GNOME Bugzilla – Bug 324186
Smarter (deterministic!) typefind decisions
Last modified: 2006-03-05 13:50:49 UTC
I have just encountered a case with a file (from http://bugzilla.gnome.org/show_bug.cgi?id=324123) that highlights a problem with current typefinding. The file in question contains an ID3v2 tag at the start, and an ID3v1 tag at the end. Inside that is a WAV file, containing MP3 data. Normally (ignoring the problem in #324123), this works ok, because the file is detected as ID3, runs through id3demux then wavparse then the mp3 decoder. HOWEVER, when I remove the ID3v2 tag from the start, we now have what looks like a WAV file with ID3v1 at the end. Typefinding functions return MAXIMUM for both WAV and ID3v1, but sometimes one function runs first and sometimes the other does (registry reasons?) which means sometimes the ID3 is found and sometimes the WAV is found. This SUCKS! The solution is that somehow, ID3 has to take precedence over WAV in this case. The best suggestion for how to do that so far is to ensure that the ID3 typefind function has higher rank than anything that might be contained in ID3, and that typefind functions are sorted by rank when they are used.
Is this fixed now by Tim's recent typefind changes? Perhaps not entirely... It should now be deterministic (due to sorting), but I think ID3 and WAV will both still typefind with MAXIMUM probability, so I guess we'd still need to change that... if we care. The determinism is the important bit.
I was also thinking that we could extend typefind to return how 'early' in the stream the type was found, and prefer 'earlier' over 'later', somehow.
I think typefinding factory ranks plus probabilities should cover that API-wise. The rest is fine-tuning. Typefindelement might need some more fixing though (the sort it does is wrong and it might want to use the new helper function; also, the 'maximum' property never worked; and I don't know if it uses the helper function for pullrange-based typefinding)

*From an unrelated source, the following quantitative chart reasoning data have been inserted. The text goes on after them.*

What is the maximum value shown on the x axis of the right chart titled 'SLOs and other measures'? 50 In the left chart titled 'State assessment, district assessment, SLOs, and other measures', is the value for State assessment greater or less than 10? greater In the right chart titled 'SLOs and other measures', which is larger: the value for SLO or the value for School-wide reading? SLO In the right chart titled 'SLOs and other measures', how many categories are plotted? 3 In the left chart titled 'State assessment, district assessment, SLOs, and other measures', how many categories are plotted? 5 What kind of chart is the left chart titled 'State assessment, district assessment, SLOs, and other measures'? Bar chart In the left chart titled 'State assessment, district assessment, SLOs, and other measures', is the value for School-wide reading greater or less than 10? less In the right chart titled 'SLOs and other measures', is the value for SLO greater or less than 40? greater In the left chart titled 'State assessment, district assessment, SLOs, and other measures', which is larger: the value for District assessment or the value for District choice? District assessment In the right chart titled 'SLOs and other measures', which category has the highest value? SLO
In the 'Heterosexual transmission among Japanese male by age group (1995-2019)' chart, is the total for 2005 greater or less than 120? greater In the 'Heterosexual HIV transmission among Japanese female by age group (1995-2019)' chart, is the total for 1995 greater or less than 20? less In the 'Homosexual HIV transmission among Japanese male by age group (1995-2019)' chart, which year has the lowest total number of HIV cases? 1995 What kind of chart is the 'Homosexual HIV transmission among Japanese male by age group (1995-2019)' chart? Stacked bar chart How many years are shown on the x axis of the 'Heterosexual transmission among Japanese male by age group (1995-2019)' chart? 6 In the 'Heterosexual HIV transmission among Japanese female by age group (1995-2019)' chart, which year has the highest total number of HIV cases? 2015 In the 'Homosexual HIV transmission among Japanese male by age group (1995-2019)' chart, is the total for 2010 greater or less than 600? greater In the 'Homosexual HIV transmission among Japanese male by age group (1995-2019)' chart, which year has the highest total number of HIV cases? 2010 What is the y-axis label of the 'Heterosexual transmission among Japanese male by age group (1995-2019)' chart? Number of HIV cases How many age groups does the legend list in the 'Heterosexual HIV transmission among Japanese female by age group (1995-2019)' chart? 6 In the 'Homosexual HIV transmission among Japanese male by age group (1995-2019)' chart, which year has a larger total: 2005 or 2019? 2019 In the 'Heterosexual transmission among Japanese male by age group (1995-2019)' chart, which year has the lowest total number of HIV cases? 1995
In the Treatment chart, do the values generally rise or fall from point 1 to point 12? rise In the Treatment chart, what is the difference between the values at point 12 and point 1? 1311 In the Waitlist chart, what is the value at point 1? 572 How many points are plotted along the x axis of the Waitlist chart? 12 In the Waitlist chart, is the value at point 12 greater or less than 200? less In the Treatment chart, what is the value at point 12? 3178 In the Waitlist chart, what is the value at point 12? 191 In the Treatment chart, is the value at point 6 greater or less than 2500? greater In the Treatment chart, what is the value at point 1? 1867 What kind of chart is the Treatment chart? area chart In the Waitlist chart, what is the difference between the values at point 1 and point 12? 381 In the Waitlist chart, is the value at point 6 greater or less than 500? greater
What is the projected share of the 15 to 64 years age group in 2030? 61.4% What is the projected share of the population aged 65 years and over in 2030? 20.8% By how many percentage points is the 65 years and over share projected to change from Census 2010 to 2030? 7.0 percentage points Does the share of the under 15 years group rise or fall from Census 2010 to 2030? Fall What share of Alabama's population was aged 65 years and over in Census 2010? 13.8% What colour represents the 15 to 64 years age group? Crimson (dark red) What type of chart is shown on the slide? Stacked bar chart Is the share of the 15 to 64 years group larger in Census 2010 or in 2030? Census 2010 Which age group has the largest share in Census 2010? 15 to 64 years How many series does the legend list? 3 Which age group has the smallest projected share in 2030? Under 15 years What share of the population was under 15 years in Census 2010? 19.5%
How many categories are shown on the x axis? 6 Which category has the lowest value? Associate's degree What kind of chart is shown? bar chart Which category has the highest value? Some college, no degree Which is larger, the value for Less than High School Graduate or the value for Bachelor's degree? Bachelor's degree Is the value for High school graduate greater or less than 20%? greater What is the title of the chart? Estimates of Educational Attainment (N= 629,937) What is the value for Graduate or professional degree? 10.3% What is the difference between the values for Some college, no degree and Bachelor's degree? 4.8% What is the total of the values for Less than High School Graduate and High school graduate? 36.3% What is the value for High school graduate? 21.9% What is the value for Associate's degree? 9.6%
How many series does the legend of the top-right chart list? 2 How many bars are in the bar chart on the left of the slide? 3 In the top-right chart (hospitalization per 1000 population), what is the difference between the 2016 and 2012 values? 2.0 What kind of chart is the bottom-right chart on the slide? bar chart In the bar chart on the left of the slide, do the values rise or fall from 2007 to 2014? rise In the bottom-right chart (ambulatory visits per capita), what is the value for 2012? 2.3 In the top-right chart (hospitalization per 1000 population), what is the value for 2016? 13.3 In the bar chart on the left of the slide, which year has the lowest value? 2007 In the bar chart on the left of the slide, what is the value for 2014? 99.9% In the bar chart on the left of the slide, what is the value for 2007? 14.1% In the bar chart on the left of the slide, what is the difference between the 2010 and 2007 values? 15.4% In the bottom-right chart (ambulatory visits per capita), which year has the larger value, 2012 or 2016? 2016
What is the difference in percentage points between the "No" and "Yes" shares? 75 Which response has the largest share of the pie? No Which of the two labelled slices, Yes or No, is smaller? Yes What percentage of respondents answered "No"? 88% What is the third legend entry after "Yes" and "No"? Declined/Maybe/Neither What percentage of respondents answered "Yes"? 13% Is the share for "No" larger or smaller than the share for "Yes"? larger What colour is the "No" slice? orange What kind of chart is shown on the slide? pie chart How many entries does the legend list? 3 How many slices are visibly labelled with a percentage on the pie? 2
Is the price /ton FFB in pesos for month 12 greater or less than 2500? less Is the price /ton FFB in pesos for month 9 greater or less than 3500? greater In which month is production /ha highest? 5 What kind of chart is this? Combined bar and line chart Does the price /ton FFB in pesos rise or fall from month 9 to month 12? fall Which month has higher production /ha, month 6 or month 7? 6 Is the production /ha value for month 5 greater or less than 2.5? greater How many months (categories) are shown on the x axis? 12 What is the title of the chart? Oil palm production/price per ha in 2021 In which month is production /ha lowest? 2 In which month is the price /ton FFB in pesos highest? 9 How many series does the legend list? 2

I think this is fixed now. We have typefind helpers for typefinding in pull-mode and for typefinding buffers. Those typefind helpers call typefind functions in order of rank, and then in (reverse?) alphabetical order as secondary sort criterion if the rank is the same. The rest is done via probabilities. Typefinding is stopped immediately when a function returns a probability of TYPEFIND_MAXIMUM, otherwise the highest probability found is used. 2006-03-05 Tim-Philipp Müller <tim at centricular dot net> * gst/typefind/gsttypefindfunctions.c: (plugin_init): Give id3 and ape tag typefinders a rank slightly higher than PRIMARY to ensure they're always run before any of the other typefinders (in particular wav and mp3) (#324186).